• _Job_
Edit the data below by replacing every "photograph" with "image" and changing nothing else. Leave the pictures out of your answer.

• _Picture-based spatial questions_
-- begin --

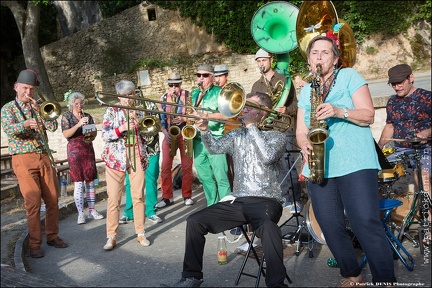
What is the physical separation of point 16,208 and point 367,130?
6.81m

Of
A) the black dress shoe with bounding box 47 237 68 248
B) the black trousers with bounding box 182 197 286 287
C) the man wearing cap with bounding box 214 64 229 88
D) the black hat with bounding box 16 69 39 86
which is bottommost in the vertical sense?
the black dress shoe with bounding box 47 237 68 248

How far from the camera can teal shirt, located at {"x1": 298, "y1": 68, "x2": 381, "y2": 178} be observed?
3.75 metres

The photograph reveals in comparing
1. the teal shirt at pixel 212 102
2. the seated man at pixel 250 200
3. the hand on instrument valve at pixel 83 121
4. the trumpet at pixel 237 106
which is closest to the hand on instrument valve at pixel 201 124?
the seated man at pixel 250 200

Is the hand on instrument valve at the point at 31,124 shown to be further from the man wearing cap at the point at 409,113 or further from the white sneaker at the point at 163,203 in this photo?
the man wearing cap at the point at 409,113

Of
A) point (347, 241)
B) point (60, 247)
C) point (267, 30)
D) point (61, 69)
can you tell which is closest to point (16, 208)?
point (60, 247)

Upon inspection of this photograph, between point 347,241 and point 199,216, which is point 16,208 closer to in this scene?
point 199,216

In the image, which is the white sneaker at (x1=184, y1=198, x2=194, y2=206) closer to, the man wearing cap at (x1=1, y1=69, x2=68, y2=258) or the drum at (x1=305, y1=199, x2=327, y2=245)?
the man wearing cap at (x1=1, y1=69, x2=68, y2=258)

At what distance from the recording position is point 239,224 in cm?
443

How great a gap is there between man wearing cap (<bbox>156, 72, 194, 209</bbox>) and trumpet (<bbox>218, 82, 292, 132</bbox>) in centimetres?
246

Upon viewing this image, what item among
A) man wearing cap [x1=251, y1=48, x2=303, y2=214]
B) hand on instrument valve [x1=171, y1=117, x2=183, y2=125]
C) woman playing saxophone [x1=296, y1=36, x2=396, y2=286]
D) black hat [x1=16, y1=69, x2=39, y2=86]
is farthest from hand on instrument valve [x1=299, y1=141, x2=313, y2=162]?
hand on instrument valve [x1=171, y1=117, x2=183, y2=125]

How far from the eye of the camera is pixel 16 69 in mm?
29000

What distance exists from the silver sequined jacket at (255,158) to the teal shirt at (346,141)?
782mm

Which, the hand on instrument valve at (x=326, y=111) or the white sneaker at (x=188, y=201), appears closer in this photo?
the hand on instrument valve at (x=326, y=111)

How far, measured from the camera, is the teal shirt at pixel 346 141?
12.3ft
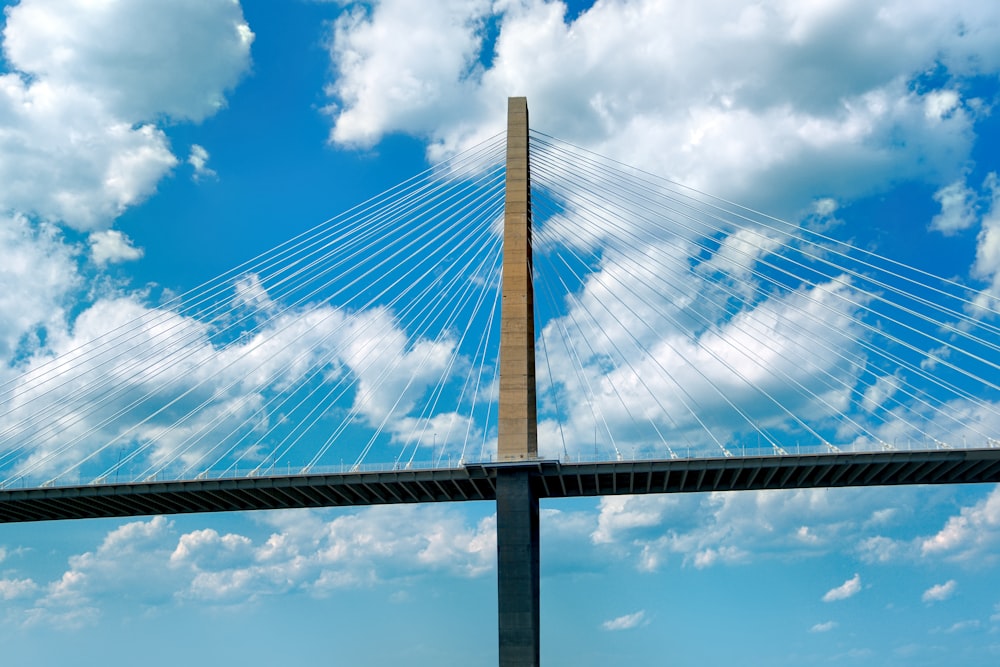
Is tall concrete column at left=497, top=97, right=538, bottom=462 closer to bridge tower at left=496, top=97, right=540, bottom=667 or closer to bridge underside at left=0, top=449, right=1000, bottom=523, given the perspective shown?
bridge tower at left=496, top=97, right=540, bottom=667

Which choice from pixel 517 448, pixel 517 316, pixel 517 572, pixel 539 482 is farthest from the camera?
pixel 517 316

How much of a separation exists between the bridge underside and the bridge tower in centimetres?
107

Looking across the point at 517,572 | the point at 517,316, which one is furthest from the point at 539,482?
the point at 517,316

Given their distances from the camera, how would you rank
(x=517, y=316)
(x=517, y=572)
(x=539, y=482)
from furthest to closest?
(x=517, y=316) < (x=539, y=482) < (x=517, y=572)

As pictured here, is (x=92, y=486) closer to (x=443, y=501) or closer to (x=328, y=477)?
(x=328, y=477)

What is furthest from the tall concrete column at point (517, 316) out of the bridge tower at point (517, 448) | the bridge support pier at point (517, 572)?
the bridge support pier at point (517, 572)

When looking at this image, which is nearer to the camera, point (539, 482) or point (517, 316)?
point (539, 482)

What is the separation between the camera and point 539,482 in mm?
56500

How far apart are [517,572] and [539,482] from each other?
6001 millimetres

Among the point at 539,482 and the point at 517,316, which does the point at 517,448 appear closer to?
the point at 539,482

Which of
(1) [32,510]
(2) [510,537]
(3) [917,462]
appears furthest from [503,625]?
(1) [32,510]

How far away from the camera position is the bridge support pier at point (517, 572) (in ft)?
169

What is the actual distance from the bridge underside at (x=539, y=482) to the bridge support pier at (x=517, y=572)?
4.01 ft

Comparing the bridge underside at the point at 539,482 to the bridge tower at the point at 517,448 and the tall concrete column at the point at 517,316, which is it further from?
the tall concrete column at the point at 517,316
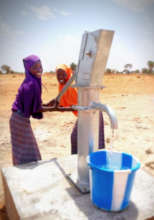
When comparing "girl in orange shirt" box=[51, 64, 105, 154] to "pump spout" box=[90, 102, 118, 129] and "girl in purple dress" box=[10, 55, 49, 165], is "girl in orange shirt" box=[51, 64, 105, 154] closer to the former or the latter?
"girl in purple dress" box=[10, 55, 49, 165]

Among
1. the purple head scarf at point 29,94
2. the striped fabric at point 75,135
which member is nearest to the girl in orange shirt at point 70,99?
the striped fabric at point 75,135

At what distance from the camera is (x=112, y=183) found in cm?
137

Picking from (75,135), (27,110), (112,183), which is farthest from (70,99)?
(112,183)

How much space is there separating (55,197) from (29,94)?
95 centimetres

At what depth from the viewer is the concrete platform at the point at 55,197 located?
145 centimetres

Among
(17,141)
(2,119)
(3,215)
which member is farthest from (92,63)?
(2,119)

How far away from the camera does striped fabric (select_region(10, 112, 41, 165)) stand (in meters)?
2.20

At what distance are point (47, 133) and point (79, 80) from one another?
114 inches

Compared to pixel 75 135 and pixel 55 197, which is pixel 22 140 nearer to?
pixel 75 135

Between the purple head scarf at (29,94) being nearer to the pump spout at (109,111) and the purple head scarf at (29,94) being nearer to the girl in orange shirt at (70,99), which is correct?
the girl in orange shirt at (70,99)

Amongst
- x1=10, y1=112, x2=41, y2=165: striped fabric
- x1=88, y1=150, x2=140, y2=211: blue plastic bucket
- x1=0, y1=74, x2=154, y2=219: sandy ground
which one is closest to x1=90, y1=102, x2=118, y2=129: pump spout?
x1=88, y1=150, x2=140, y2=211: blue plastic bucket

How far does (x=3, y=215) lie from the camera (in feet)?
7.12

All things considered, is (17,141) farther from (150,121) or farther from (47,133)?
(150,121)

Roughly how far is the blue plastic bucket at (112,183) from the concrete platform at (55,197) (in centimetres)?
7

-- end --

• _Solution_
What is the physical separation of point 16,208 and point 367,130?
6.81m

Of
A) the black dress shoe with bounding box 47 237 68 248
B) the black trousers with bounding box 182 197 286 287
C) the man wearing cap with bounding box 214 64 229 88
D) the black hat with bounding box 16 69 39 86
which is bottommost in the vertical sense?
the black dress shoe with bounding box 47 237 68 248

How far from the camera can teal shirt, located at {"x1": 298, "y1": 68, "x2": 381, "y2": 178} be observed?
3.75 metres

The image reveals in comparing
1. the teal shirt at pixel 212 102
2. the seated man at pixel 250 200
3. the hand on instrument valve at pixel 83 121
4. the trumpet at pixel 237 106
which is closest to the hand on instrument valve at pixel 201 124?
the seated man at pixel 250 200

Is the hand on instrument valve at the point at 31,124 shown to be further from the man wearing cap at the point at 409,113 or further from the white sneaker at the point at 163,203 in this photo?
the man wearing cap at the point at 409,113

Of
A) point (347, 241)
B) point (60, 247)
C) point (267, 30)
D) point (61, 69)
can you tell which is closest to point (16, 208)?
point (60, 247)

Upon inspection of this image, between point 347,241 and point 199,216, which is point 16,208 closer to in this scene?
point 199,216

In the image, which is the white sneaker at (x1=184, y1=198, x2=194, y2=206) closer to, the man wearing cap at (x1=1, y1=69, x2=68, y2=258) or the drum at (x1=305, y1=199, x2=327, y2=245)?
the man wearing cap at (x1=1, y1=69, x2=68, y2=258)

At what distance from the recording position is point 239,224 in cm?
443

How great a gap is there between man wearing cap (<bbox>156, 72, 194, 209</bbox>) and trumpet (<bbox>218, 82, 292, 132</bbox>) in centimetres?
246

Upon viewing this image, what item among
A) man wearing cap [x1=251, y1=48, x2=303, y2=214]
B) hand on instrument valve [x1=171, y1=117, x2=183, y2=125]
C) woman playing saxophone [x1=296, y1=36, x2=396, y2=286]
D) black hat [x1=16, y1=69, x2=39, y2=86]
is farthest from hand on instrument valve [x1=299, y1=141, x2=313, y2=162]?
hand on instrument valve [x1=171, y1=117, x2=183, y2=125]

How far from the eye of the camera is pixel 16 69 in mm?
29000

What distance exists from the silver sequined jacket at (255,158) to the teal shirt at (346,141)?
782mm

Which, the hand on instrument valve at (x=326, y=111) or the white sneaker at (x=188, y=201), appears closer in this photo?
the hand on instrument valve at (x=326, y=111)

How far, measured from the camera, is the teal shirt at pixel 346 141?
12.3ft
Is tall concrete column at left=497, top=97, right=538, bottom=462 closer to bridge tower at left=496, top=97, right=540, bottom=667 or closer to bridge underside at left=0, top=449, right=1000, bottom=523, given the perspective shown?
bridge tower at left=496, top=97, right=540, bottom=667

Which choice from pixel 517 448, pixel 517 316, pixel 517 572, pixel 539 482 is farthest from the camera?
pixel 517 316

How much of a separation exists between the bridge underside and the bridge tower in centimetres?
107

Looking across the point at 517,572 | the point at 517,316, which one is furthest from the point at 539,482?
the point at 517,316

Given their distances from the camera, how would you rank
(x=517, y=316)
(x=517, y=572)
(x=539, y=482)
from furthest to closest?
(x=517, y=316) < (x=539, y=482) < (x=517, y=572)

As pictured here, is (x=92, y=486) closer to (x=443, y=501) or closer to (x=328, y=477)?
(x=328, y=477)

What is furthest from the tall concrete column at point (517, 316) out of the bridge tower at point (517, 448) | the bridge support pier at point (517, 572)?
the bridge support pier at point (517, 572)

When looking at this image, which is nearer to the camera, point (539, 482) or point (517, 316)?
point (539, 482)

What is the separation between the camera and point 539,482 in mm?
56500

How far apart are [517,572] and [539,482] from each other?
6001 millimetres

Among the point at 539,482 and the point at 517,316, which does the point at 517,448 appear closer to?
the point at 539,482

Which of
(1) [32,510]
(2) [510,537]
(3) [917,462]
appears furthest from [503,625]?
(1) [32,510]

How far away from the camera position is the bridge support pier at point (517, 572) (in ft)?
169

What is the actual distance from the bridge underside at (x=539, y=482) to the bridge support pier at (x=517, y=572)?
4.01 ft

Comparing the bridge underside at the point at 539,482 to the bridge tower at the point at 517,448 and the tall concrete column at the point at 517,316, which is it further from?
the tall concrete column at the point at 517,316
When comparing "girl in orange shirt" box=[51, 64, 105, 154] to "pump spout" box=[90, 102, 118, 129] and "girl in purple dress" box=[10, 55, 49, 165], is "girl in orange shirt" box=[51, 64, 105, 154] closer to the former or the latter?
"girl in purple dress" box=[10, 55, 49, 165]

Among
1. the purple head scarf at point 29,94
2. the striped fabric at point 75,135
which member is nearest to the girl in orange shirt at point 70,99?
the striped fabric at point 75,135

At what distance from the camera is (x=112, y=183) found in cm?
137

Picking from (75,135), (27,110), (112,183), which is farthest from (70,99)?
(112,183)

How much space is there separating (55,197) from (29,94)?
95 centimetres

At what depth from the viewer is the concrete platform at the point at 55,197 located?
145 centimetres

Among
(17,141)
(2,119)
(3,215)
which member is farthest from (92,63)?
(2,119)

How far away from the camera does striped fabric (select_region(10, 112, 41, 165)) stand (in meters)?
2.20

At what distance are point (47, 133) and point (79, 80) from one another?
114 inches

Compared to pixel 75 135 and pixel 55 197, which is pixel 22 140 nearer to?
pixel 75 135

Between the purple head scarf at (29,94) being nearer to the pump spout at (109,111) and the purple head scarf at (29,94) being nearer to the girl in orange shirt at (70,99), which is correct?
the girl in orange shirt at (70,99)

Amongst
- x1=10, y1=112, x2=41, y2=165: striped fabric
- x1=88, y1=150, x2=140, y2=211: blue plastic bucket
- x1=0, y1=74, x2=154, y2=219: sandy ground
which one is closest to x1=90, y1=102, x2=118, y2=129: pump spout?
x1=88, y1=150, x2=140, y2=211: blue plastic bucket

How far does (x=3, y=215) lie from the camera (in feet)?
7.12

All things considered, is (17,141) farther from (150,121) or farther from (47,133)?
(150,121)

Roughly how far is the blue plastic bucket at (112,183) from the concrete platform at (55,197) (in centimetres)?
7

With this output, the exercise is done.